> _YOUR TASK_
From the line containing "order: Passeriformes" down to the line containing "common name: blue wildebeest" in the records below, reproduce every line exactly, ends included, and omit all others.
[[ GIVEN ENTRIES, beginning ]]
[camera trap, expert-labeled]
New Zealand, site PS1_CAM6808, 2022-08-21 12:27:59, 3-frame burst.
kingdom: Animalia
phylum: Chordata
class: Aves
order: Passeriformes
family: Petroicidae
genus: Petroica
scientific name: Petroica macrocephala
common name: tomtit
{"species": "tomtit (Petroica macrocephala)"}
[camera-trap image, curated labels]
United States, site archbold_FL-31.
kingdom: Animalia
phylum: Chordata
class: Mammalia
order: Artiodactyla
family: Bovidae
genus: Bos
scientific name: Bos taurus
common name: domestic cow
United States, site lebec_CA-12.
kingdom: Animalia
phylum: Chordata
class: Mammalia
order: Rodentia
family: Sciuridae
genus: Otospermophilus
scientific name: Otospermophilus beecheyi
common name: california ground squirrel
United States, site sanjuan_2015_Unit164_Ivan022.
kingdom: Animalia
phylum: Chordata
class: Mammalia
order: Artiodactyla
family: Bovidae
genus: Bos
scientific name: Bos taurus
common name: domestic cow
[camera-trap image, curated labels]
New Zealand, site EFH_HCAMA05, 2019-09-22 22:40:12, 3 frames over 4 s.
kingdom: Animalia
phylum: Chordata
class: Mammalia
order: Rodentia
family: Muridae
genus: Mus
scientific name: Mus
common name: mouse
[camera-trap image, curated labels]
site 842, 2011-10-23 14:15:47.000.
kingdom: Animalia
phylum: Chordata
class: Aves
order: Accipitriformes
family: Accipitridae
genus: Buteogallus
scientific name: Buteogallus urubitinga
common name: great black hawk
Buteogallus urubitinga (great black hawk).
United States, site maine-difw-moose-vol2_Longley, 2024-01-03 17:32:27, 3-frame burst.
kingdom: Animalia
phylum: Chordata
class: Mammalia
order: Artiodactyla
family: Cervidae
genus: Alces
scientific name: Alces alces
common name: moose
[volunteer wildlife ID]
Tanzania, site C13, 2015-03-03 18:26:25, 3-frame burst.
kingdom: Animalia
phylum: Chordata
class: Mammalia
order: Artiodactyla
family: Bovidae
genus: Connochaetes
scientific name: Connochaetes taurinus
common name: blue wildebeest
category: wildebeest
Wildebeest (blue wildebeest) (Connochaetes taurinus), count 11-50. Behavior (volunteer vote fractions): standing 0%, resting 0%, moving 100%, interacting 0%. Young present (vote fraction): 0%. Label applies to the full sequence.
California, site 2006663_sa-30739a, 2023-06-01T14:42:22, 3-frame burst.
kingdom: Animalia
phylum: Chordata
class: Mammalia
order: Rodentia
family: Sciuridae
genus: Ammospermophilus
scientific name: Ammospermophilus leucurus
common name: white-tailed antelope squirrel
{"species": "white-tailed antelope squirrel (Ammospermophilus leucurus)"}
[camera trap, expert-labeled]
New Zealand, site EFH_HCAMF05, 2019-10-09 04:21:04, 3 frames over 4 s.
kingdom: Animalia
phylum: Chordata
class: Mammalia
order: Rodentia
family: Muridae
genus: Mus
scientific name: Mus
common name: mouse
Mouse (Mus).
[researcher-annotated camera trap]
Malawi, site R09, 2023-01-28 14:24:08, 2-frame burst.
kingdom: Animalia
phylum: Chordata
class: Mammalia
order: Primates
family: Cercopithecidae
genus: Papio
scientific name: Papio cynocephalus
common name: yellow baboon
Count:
[[ GIVEN ENTRIES, end ]]
> _EXERCISE RESPONSE_
order: Passeriformes
family: Petroicidae
genus: Petroica
scientific name: Petroica macrocephala
common name: tomtit
{"species": "tomtit (Petroica macrocephala)"}
[camera-trap image, curated labels]
United States, site archbold_FL-31.
kingdom: Animalia
phylum: Chordata
class: Mammalia
order: Artiodactyla
family: Bovidae
genus: Bos
scientific name: Bos taurus
common name: domestic cow
United States, site lebec_CA-12.
kingdom: Animalia
phylum: Chordata
class: Mammalia
order: Rodentia
family: Sciuridae
genus: Otospermophilus
scientific name: Otospermophilus beecheyi
common name: california ground squirrel
United States, site sanjuan_2015_Unit164_Ivan022.
kingdom: Animalia
phylum: Chordata
class: Mammalia
order: Artiodactyla
family: Bovidae
genus: Bos
scientific name: Bos taurus
common name: domestic cow
[camera-trap image, curated labels]
New Zealand, site EFH_HCAMA05, 2019-09-22 22:40:12, 3 frames over 4 s.
kingdom: Animalia
phylum: Chordata
class: Mammalia
order: Rodentia
family: Muridae
genus: Mus
scientific name: Mus
common name: mouse
[camera-trap image, curated labels]
site 842, 2011-10-23 14:15:47.000.
kingdom: Animalia
phylum: Chordata
class: Aves
order: Accipitriformes
family: Accipitridae
genus: Buteogallus
scientific name: Buteogallus urubitinga
common name: great black hawk
Buteogallus urubitinga (great black hawk).
United States, site maine-difw-moose-vol2_Longley, 2024-01-03 17:32:27, 3-frame burst.
kingdom: Animalia
phylum: Chordata
class: Mammalia
order: Artiodactyla
family: Cervidae
genus: Alces
scientific name: Alces alces
common name: moose
[volunteer wildlife ID]
Tanzania, site C13, 2015-03-03 18:26:25, 3-frame burst.
kingdom: Animalia
phylum: Chordata
class: Mammalia
order: Artiodactyla
family: Bovidae
genus: Connochaetes
scientific name: Connochaetes taurinus
common name: blue wildebeest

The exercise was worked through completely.